そっと逃がそうとした集落の少女が山賊達に捕まってしまったのだ。


「おいっ!コイツが目に入らねえのかっ!このガキを殺されたくなかったらおとなしくしやがれっ!この獣交じりのメスどもがぁ! …いや、もう結果は見えてるんだ。余計な手間を掛けさせやがったコイツにはオ・シ・オ・キが必要だなあ~…!」

 そう唾を飛ばしながら言うと山賊は捕まえた少女を乱暴に地面に押さえつけ、その細い首に手斧の鈍い刃を押し付ける。


「やめてっ?! お願いっ!やめてやめてヤメテェェェ!!?!」

 その少女の母親らしき女は必死に懇願するが、その山賊はその姿を見てよりおぞましい笑みを深める。

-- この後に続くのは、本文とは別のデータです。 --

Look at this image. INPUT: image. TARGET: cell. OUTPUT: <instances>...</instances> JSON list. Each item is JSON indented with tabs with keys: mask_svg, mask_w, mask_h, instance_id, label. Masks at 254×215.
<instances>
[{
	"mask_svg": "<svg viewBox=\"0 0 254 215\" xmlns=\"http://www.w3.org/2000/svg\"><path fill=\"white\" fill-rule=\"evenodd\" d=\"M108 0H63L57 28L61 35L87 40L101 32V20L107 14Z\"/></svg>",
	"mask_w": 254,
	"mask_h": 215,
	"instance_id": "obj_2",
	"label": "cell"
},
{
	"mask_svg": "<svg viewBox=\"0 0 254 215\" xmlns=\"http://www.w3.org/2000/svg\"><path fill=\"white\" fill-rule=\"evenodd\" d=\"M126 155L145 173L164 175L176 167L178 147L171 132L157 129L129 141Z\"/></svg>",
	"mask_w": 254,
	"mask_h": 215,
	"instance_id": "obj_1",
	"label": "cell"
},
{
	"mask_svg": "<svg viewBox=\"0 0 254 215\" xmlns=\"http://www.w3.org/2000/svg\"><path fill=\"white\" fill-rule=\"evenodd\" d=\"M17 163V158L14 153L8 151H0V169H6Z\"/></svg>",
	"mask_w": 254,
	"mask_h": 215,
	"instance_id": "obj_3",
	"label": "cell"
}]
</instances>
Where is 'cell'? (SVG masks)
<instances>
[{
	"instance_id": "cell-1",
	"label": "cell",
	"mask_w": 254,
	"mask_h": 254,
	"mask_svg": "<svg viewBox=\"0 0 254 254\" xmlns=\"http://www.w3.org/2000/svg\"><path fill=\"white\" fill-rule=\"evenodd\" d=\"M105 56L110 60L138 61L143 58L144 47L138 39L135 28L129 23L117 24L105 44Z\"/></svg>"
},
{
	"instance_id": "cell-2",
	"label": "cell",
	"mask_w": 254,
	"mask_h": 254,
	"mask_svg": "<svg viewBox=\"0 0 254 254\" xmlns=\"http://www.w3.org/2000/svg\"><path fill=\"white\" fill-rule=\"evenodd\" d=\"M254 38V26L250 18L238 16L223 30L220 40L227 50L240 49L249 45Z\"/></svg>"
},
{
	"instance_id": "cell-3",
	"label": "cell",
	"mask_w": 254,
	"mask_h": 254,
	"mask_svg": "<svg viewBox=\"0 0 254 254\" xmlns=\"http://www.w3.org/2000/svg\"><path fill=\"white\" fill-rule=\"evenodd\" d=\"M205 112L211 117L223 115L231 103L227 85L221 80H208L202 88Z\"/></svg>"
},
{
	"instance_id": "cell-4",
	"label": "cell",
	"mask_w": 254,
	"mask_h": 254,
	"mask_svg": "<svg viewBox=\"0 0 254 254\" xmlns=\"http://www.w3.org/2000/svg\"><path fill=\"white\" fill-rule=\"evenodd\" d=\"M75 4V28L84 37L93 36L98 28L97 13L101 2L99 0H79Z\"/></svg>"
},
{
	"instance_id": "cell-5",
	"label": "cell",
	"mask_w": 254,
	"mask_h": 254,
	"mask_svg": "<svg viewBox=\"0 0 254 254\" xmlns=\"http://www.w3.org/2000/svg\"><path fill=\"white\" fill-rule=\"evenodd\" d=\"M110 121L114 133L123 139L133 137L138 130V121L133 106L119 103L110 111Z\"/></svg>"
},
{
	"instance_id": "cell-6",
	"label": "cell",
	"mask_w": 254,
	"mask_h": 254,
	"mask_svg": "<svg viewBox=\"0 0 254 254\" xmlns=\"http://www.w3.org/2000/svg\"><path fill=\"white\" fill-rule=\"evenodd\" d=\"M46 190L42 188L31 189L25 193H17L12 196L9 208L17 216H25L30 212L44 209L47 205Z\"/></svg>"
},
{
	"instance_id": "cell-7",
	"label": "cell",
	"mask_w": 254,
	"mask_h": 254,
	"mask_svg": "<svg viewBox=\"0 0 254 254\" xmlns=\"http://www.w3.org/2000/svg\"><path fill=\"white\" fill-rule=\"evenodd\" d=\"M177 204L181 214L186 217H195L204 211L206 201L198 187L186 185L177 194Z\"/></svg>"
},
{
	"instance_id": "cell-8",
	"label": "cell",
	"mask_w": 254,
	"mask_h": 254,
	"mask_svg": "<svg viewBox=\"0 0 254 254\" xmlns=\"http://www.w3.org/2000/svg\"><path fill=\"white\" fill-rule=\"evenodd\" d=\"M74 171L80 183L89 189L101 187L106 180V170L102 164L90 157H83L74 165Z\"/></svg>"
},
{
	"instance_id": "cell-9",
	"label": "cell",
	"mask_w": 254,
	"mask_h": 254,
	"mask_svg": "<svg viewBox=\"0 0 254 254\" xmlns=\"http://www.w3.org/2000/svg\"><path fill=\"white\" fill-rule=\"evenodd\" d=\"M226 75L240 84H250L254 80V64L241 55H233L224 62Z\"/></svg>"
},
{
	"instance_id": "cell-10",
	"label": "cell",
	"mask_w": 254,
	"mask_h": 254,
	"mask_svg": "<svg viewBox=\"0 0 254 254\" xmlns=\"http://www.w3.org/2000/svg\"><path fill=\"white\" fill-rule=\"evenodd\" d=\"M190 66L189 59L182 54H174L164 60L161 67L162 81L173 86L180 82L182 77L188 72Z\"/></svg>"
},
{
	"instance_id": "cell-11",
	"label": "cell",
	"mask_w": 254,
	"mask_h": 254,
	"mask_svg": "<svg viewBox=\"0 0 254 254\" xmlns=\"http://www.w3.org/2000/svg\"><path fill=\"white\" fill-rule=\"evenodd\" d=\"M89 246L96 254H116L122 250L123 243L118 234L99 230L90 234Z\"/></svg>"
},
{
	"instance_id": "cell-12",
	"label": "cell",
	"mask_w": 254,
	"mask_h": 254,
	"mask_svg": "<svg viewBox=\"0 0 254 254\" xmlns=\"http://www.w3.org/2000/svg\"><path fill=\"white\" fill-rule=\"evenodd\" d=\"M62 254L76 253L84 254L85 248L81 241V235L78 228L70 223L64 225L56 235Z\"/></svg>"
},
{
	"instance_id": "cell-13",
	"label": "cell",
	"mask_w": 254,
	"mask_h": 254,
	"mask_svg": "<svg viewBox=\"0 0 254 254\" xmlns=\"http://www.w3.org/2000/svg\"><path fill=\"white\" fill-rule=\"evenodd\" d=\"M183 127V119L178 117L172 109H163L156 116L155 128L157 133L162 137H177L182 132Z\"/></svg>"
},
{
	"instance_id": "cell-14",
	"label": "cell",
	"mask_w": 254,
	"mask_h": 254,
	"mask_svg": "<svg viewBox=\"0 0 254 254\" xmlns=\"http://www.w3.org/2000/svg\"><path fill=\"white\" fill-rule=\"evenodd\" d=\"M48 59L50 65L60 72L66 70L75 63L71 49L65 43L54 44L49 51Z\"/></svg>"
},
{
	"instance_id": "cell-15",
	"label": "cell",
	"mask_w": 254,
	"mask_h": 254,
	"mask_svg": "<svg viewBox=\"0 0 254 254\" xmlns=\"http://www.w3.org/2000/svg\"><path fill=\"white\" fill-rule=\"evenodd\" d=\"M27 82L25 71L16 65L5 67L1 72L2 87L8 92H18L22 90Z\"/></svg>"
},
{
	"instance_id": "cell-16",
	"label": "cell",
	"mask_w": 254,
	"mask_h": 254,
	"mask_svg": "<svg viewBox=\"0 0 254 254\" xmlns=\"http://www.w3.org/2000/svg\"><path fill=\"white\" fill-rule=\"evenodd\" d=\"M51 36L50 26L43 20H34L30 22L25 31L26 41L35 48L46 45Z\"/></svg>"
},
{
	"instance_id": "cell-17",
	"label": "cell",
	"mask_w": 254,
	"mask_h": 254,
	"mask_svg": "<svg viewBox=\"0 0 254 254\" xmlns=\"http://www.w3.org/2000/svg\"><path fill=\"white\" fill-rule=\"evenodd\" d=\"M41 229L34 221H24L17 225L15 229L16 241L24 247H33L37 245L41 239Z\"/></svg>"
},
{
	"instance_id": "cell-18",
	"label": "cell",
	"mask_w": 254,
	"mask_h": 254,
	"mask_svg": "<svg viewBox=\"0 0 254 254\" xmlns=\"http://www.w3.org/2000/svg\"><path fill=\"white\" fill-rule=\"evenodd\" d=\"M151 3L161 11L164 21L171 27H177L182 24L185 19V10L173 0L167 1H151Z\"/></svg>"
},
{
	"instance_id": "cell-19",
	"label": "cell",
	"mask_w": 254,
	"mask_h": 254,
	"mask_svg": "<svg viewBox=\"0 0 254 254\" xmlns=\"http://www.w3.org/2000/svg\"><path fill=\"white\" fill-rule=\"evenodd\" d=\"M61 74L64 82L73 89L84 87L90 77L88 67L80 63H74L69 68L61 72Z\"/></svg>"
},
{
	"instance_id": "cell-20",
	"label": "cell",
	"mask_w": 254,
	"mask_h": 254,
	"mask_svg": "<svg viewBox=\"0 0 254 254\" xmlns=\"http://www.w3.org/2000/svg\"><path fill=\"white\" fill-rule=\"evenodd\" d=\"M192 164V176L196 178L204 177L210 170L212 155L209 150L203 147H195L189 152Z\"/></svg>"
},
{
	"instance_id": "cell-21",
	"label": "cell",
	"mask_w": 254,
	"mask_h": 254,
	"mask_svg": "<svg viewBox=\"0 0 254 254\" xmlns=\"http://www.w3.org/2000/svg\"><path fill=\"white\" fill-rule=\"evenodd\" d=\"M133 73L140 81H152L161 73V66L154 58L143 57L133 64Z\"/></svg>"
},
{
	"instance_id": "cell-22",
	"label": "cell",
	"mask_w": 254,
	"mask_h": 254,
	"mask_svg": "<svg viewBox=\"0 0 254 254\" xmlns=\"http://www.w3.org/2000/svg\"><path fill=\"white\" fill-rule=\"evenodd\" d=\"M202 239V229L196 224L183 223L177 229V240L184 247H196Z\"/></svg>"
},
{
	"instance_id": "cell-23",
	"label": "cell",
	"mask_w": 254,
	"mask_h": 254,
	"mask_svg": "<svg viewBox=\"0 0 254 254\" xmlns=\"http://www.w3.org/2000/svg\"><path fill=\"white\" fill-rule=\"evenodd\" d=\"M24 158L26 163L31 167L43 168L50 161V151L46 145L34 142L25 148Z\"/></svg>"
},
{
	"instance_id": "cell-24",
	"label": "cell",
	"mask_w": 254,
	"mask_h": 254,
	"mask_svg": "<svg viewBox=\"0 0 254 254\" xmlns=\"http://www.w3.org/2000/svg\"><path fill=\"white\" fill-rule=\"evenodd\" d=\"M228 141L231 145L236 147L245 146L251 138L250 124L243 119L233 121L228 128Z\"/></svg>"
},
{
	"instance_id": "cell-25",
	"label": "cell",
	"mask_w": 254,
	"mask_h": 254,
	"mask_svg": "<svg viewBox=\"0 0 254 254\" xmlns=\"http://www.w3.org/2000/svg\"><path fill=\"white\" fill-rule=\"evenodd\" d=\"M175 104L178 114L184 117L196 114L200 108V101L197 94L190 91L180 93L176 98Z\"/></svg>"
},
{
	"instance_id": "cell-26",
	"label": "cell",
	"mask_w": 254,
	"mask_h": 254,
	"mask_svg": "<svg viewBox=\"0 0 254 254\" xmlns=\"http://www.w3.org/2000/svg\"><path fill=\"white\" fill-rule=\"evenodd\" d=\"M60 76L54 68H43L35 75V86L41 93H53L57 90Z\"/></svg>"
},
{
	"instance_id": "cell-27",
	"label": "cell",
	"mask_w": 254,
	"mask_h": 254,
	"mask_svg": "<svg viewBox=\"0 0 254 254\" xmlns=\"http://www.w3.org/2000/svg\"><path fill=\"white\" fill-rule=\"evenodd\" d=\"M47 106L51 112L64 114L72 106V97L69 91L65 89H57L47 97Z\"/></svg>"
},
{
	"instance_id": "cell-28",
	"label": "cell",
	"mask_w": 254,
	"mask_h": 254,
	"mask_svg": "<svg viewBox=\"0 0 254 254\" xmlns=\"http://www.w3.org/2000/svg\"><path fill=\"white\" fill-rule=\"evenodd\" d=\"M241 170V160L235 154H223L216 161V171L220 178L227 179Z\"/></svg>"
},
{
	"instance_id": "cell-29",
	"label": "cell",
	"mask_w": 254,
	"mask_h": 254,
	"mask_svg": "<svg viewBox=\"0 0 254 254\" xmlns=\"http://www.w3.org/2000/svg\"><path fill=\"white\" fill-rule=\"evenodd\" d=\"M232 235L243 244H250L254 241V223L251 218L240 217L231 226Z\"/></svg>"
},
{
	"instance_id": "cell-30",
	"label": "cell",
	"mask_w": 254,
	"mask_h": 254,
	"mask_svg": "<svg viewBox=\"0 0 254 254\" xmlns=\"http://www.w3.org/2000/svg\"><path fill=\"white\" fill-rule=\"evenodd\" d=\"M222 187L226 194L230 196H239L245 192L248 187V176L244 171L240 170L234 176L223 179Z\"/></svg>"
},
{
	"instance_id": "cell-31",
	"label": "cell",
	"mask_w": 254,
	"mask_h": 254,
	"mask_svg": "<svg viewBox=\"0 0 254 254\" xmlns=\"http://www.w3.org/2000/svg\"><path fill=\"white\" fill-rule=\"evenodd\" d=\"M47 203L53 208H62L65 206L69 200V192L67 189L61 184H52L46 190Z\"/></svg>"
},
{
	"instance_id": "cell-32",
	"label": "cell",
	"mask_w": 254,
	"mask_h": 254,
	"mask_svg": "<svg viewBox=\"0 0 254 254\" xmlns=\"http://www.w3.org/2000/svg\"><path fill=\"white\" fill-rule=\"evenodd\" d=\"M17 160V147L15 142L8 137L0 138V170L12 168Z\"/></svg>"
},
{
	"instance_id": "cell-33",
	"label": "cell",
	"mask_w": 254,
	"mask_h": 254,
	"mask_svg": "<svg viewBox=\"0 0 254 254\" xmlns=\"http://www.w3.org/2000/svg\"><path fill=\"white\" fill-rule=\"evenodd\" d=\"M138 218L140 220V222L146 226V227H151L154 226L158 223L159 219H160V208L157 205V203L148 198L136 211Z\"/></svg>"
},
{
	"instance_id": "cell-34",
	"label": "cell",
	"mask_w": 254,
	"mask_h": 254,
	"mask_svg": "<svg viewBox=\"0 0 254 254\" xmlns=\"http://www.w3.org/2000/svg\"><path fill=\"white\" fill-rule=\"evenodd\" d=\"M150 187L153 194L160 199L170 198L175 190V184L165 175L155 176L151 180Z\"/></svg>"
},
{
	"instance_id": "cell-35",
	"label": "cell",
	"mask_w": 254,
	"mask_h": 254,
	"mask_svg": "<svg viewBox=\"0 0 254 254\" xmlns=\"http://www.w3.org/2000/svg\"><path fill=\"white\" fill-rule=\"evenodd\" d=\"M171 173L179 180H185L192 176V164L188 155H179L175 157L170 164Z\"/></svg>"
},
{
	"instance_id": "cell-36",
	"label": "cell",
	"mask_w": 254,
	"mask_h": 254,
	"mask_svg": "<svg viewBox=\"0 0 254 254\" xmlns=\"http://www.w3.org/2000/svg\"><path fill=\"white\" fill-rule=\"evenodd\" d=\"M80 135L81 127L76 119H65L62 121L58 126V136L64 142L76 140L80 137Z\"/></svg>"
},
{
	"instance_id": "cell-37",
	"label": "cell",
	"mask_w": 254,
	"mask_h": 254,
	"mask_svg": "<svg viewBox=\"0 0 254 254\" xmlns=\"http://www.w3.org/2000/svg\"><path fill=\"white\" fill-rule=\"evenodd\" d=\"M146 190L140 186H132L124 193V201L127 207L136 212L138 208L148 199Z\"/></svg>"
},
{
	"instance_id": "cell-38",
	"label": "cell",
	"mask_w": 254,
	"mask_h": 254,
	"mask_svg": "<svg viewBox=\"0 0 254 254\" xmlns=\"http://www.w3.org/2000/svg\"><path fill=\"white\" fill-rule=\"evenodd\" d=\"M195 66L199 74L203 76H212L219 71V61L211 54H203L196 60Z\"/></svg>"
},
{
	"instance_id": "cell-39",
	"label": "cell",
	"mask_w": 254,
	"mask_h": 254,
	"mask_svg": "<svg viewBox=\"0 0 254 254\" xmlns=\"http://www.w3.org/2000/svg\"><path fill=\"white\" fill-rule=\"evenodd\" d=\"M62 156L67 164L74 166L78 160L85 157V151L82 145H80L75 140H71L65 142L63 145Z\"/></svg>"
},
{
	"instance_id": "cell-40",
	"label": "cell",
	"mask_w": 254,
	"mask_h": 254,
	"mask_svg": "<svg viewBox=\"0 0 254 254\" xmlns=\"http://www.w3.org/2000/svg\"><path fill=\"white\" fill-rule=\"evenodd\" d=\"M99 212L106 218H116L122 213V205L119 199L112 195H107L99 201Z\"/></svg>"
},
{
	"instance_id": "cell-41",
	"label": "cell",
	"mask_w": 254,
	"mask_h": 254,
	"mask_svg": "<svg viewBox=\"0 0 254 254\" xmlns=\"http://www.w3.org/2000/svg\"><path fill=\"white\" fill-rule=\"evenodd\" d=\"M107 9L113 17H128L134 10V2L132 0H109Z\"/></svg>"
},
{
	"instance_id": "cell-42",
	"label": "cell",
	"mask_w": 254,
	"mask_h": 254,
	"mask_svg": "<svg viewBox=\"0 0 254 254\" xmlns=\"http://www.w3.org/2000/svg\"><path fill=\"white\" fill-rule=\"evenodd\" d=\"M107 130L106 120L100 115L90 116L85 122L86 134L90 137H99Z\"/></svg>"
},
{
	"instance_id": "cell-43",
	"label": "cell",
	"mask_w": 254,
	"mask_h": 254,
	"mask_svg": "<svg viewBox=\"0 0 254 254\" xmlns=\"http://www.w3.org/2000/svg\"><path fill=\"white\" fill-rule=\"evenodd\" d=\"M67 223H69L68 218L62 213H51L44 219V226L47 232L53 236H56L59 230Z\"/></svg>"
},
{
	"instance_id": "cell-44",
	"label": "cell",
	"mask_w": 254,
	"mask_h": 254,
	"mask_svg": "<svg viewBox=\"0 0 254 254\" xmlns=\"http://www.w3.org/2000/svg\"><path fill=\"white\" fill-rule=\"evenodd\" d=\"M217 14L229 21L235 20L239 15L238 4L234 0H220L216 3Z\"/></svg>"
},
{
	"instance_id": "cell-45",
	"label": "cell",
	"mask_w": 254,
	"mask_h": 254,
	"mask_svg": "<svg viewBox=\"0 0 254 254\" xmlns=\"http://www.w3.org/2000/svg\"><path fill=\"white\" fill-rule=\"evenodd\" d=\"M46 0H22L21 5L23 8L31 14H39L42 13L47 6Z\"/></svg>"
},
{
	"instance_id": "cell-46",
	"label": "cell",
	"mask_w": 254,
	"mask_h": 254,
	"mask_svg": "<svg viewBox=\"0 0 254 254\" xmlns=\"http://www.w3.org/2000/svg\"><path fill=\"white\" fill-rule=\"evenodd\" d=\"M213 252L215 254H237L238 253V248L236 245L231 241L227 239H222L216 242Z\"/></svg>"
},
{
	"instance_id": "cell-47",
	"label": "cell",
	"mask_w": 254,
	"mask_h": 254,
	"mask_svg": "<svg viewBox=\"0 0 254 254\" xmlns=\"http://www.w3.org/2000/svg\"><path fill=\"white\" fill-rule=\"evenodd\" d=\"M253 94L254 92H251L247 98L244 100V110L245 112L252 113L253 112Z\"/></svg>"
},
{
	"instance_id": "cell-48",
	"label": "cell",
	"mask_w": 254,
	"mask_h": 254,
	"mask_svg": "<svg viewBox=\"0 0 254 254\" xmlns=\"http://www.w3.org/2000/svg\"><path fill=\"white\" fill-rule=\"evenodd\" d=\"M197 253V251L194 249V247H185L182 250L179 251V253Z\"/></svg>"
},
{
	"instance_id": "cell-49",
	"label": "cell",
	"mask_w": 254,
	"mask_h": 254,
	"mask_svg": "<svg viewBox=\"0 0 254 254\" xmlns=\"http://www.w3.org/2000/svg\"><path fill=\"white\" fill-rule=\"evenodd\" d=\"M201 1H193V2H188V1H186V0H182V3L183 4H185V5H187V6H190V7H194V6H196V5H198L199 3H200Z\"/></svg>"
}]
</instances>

 山賊が斧を振り上げたその瞬間だった。何故か山賊は自慢の手斧を空中に放り出していた。


「へ? …いぎゃああっ!」

 その山賊の肩に鋭い鏃が食い込んでいた。誰かが山賊に向かって矢を放ったのだ。


「そこまでだっ!このクソったれども!」

「~っ! どこのどいつだァっ?! 横やりを入れやがる馬鹿どもはっ…って、なんだよ同業者(・・・)じゃあねえか?はあ~さてはお前らも狙ってたクチかよ。あのなぁ~この女どもは俺達が何ヶ月も前から狙ってんだよ!このハイエナどもがっ!…いいか?今はな、お前らみたいな新参者に構ってる暇はねーの。…なんなら素直に手を貸せよ。年増なら回してやっかr「…オイ」 あ?」


 静かな声ではあったが、とてつもない怒りを滲ませて先頭に立つウジムシが立ちはだかった山賊に尋ねる。

「…なあ? 俺達がよぉ、なんだって(・・・・・)?」

「…はあ? お前ら、どっこからどう見ても、俺らと同じ山賊(・・)だろーがっ!狂ってんのかぁ~? まあ、そんな赤い髪に肌も白っぽいから、この辺のヤツらじゃあねーだろーがよお」



 ブチッ。



 山賊達が急に黙り込んだウジムシ達を不気味に思い首を傾げる。


「…オレタチガ? …俺達が、てめえらみたいなっ薄汚ねえ山賊だとぉぉぉぉォォっ?! ふざけるんじゃあねぇええええっ!!?! 絶対に許さんっ!ぶっ殺してやらぁっ!!」

「「「「「「「山賊は皆殺しだっ!!」」」」」」」


「えっ」


 こうして卑怯な罠をもちいて集落を襲った名も無き山賊団は滅びた。

 正義の冒険者達の手によって。



 【(元)山賊カメムシ】

 【ジルモ】出身の山賊団【神吹雪】に所属する山賊。だった。

 現在はザインによって記憶が改変され正義の冒険者となっている。

 ちなみにメンバーの中では数少ない魔法の使い手で水の調達などに貢献している。

 ザインによってカナブンと共に首を切断されるも復活。仲間思いの男。